日本にある米軍の基地の約74%が沖縄県にある(2016年12月5日現在、写真は辺野古)

■まわりの国とどうつきあう?

<ロシア>
日本が第2次世界大戦で負けたあと、歯舞群島と色丹島・国後島・択捉島の北方領土をソ連(現在のロシアなど)が占拠した。

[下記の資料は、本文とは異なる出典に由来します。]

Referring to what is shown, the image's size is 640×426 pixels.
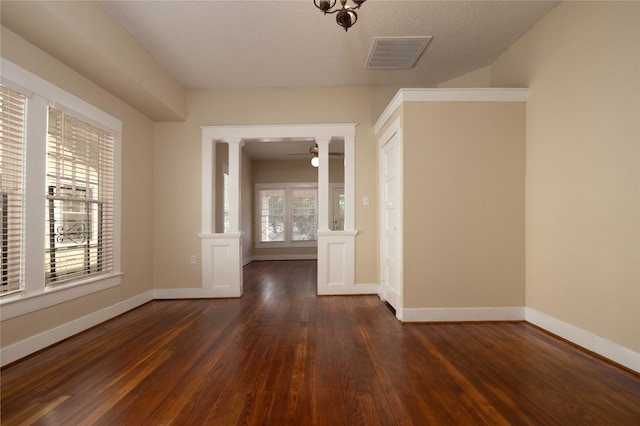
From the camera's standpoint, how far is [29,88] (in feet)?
8.11

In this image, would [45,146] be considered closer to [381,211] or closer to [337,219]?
[381,211]

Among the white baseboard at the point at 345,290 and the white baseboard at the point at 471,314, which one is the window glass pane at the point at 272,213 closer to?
the white baseboard at the point at 345,290

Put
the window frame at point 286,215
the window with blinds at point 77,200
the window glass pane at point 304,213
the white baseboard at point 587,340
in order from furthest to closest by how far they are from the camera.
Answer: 1. the window glass pane at point 304,213
2. the window frame at point 286,215
3. the window with blinds at point 77,200
4. the white baseboard at point 587,340

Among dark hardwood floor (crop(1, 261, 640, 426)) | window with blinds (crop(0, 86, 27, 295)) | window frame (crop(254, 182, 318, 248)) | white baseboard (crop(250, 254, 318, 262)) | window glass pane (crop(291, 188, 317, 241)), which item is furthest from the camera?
window glass pane (crop(291, 188, 317, 241))

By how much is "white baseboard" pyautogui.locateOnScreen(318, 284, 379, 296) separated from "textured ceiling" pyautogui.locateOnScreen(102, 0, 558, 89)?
277 centimetres

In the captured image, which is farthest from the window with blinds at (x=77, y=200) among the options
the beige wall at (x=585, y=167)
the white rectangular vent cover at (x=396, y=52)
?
the beige wall at (x=585, y=167)

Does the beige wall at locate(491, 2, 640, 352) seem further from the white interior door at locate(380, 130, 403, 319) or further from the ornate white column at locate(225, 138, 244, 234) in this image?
the ornate white column at locate(225, 138, 244, 234)

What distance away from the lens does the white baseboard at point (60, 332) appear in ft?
7.60

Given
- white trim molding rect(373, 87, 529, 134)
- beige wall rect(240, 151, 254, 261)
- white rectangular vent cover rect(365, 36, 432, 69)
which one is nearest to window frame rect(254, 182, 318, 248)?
beige wall rect(240, 151, 254, 261)

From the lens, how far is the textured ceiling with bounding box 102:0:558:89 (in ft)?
9.34

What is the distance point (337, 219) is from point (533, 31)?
634cm

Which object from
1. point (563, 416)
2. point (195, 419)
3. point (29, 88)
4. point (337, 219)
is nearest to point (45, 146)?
point (29, 88)

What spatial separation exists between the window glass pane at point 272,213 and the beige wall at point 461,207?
610cm

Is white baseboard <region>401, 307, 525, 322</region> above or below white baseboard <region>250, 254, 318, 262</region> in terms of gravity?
above
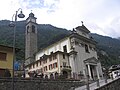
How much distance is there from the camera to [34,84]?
22.8m

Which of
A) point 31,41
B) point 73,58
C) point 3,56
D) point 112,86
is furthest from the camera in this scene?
point 31,41

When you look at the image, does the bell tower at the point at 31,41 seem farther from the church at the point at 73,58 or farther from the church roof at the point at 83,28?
the church roof at the point at 83,28

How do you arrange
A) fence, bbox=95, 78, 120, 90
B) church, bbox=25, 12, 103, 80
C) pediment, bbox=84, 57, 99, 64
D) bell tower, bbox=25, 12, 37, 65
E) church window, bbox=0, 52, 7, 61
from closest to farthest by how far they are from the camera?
1. fence, bbox=95, 78, 120, 90
2. church window, bbox=0, 52, 7, 61
3. church, bbox=25, 12, 103, 80
4. pediment, bbox=84, 57, 99, 64
5. bell tower, bbox=25, 12, 37, 65

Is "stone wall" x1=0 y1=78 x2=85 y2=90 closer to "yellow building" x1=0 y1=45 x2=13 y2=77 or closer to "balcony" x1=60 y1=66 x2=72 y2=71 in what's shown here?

1956年に調印された日ソ共同宣言内で、平和条約を結んだのちに、歯舞群島と色丹島を日本に引き渡すとしたが、現在も平和条約は結ばれていない。

<北朝鮮>
2016年、北朝鮮は、相次いで長距離弾道ミサイルの発射や核実験を行った。これについて国連安全保障理事会(安保理)は北朝鮮を非難。日本との間では、日本人拉致問題も未解決のままだ。

<韓国>
日本は1910年に朝鮮半島を植民地化し、韓国の人たちを日本に連れてきて働かせた過去がある。第2次世界大戦で日本が負け、48年に韓国は独立。65年に国交を回復したが歴史の認識には違いがある。また竹島は、両国が自国の領土だと主張しており、話し合いは平行線のままだ。

<中国>
中国とは東シナ海の尖閣諸島をめぐって対立している。日本は第2次世界大戦以前から中国に侵略した過去があり、1972年に国交を回復。しかし、尖閣諸島を領土とする日本が2012年に「国有化」したことに中国が反発。中国の公船が尖閣諸島にやってきたり、軍用機が日本領空を不法に侵入したりする事件も起きている。

【海と空にも境界線がある】
領海と領空はその国が治めている領域。排他的経済水域(EEZ)は、その国が自由に漁業や、海底の天然資源を優先的に開発できる範囲。日本の国土面積は約38万平方キロメートルで世界61位だが、領海+EEZは約447万平方キロメートルで世界6位だ。

●アメリカと基地問題
 日米安全保障条約のもと、日本は米軍に基地を提供してきた。とくに沖縄には米軍基地が集中し、米軍の兵士による犯罪や事故も多い。新型輸送機オスプレイの低空飛行などによる騒音も大きな問題となっている。
 一方で、日本にいる米軍兵士らには日米地位協定でさまざまな特権が与えられている。また、いわゆる「思いやり予算」によって、米軍にかかるお金の4分の3程度が日本国民の税金から支払われている。

●安保法成立から1年
 安保法が成立して1年が過ぎ、自衛隊の活動に変化があった。
 アフリカ・南スーダンの国連平和維持活動(PKO)に派遣されている陸上自衛隊は、「駆けつけ警護」という新しい任務をすることになった。離れた場所で襲われた民間人らを、武器をもって助けにいく任務である。
 米軍との関係も、北朝鮮のミサイル実験への対応や災害派遣、共同訓練などで安保法に基づく連携が進んでいる。